(Records supplied begins)

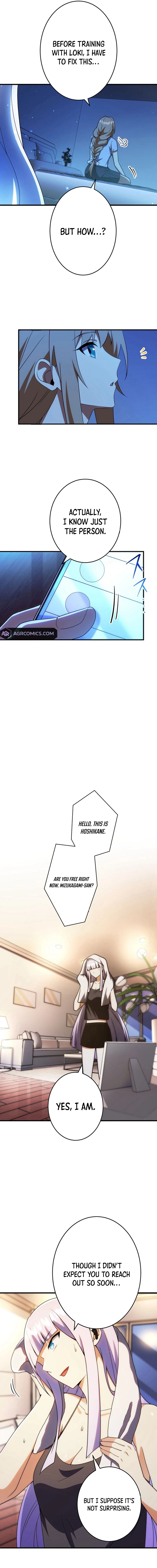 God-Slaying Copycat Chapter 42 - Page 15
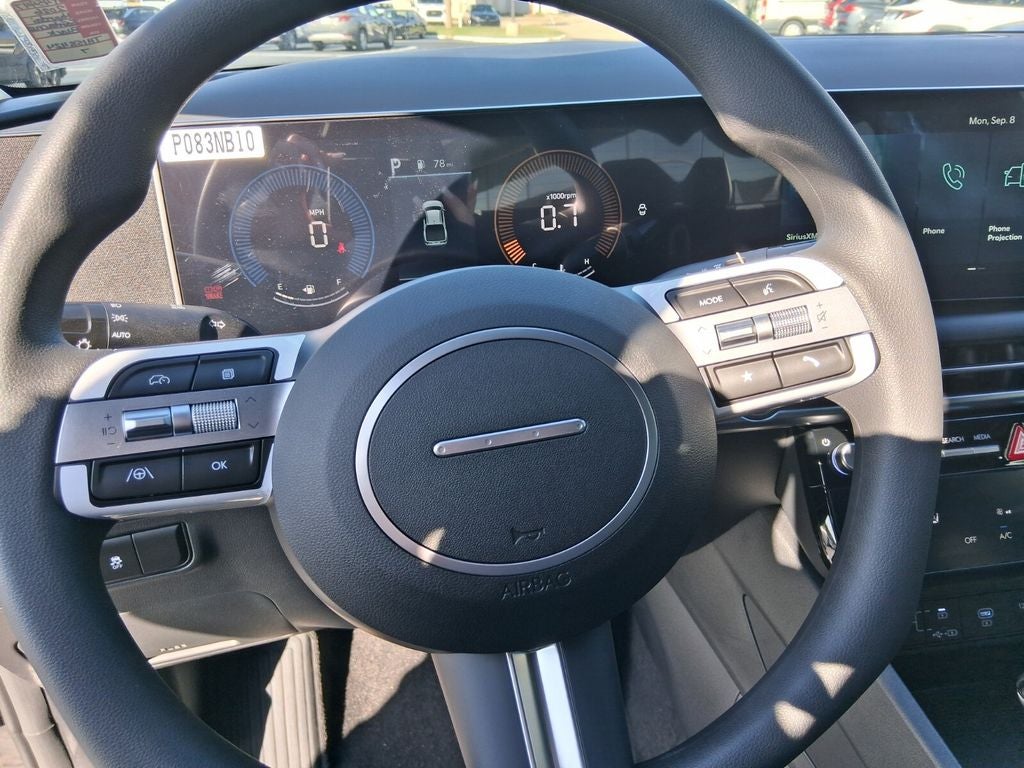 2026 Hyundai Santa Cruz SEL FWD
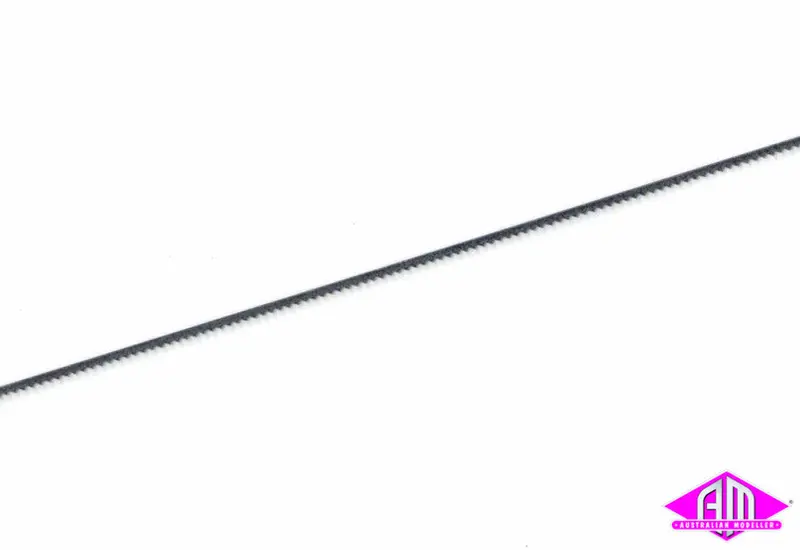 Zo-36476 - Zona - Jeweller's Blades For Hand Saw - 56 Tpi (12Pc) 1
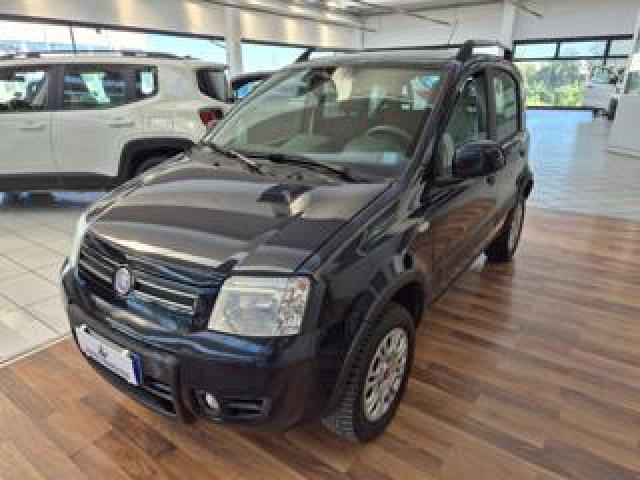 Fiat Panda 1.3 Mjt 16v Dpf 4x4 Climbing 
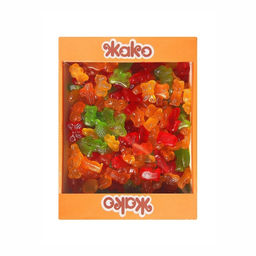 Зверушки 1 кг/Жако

(Records supplied ends)
(Records supplied begins)

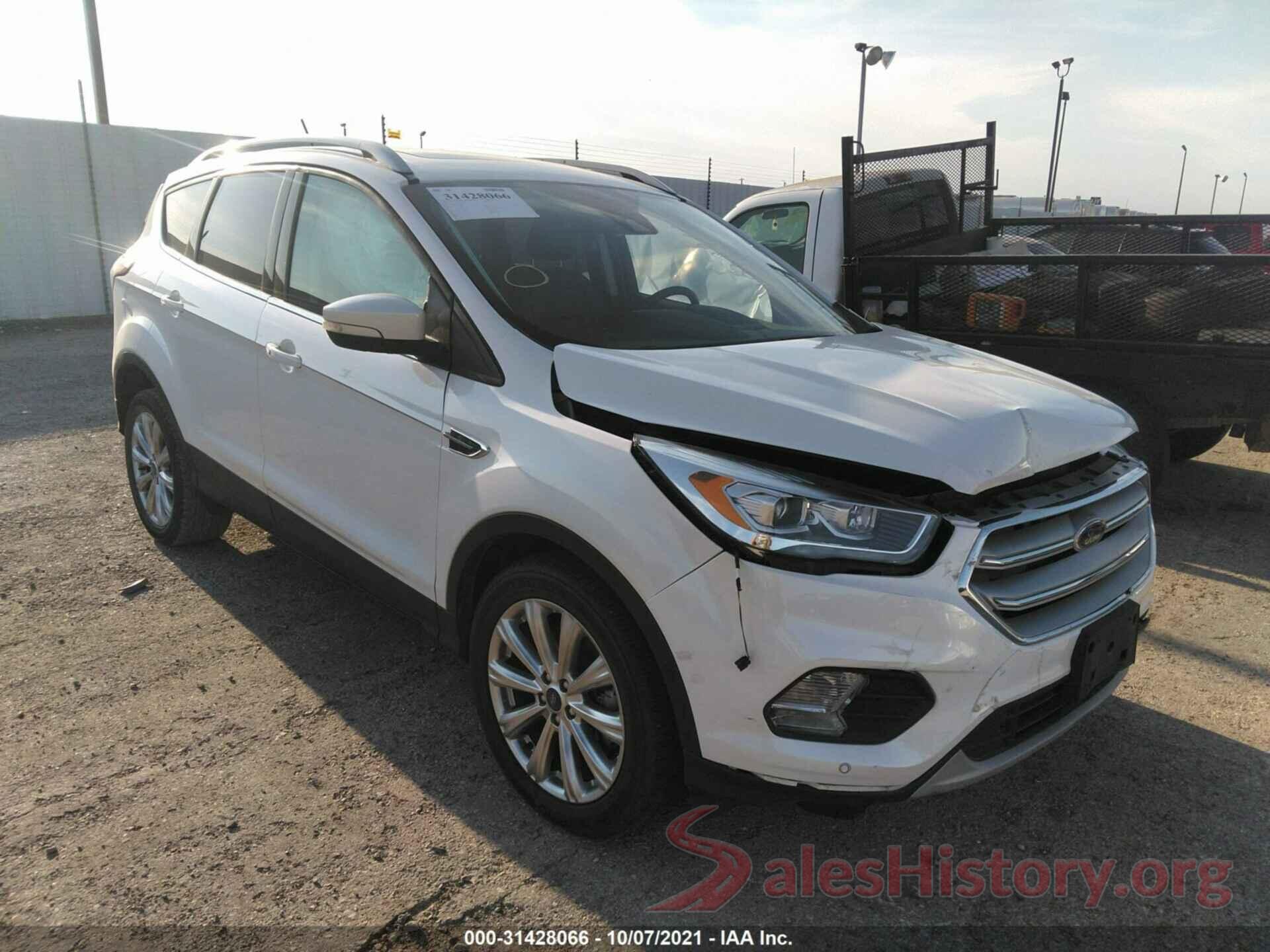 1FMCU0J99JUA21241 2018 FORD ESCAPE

(Records supplied ends)

What is expected
Go to the line above that contains "God-Slaying Copycat Chapter 42 - Page 15" and reproduce everything exactly from there through the line that contains "Зверушки 1 кг/Жако", leaving out the pictures.

Answer
 God-Slaying Copycat Chapter 42 - Page 15
 2026 Hyundai Santa Cruz SEL FWD
 Zo-36476 - Zona - Jeweller's Blades For Hand Saw - 56 Tpi (12Pc) 1
 Fiat Panda 1.3 Mjt 16v Dpf 4x4 Climbing 
 Зверушки 1 кг/Жако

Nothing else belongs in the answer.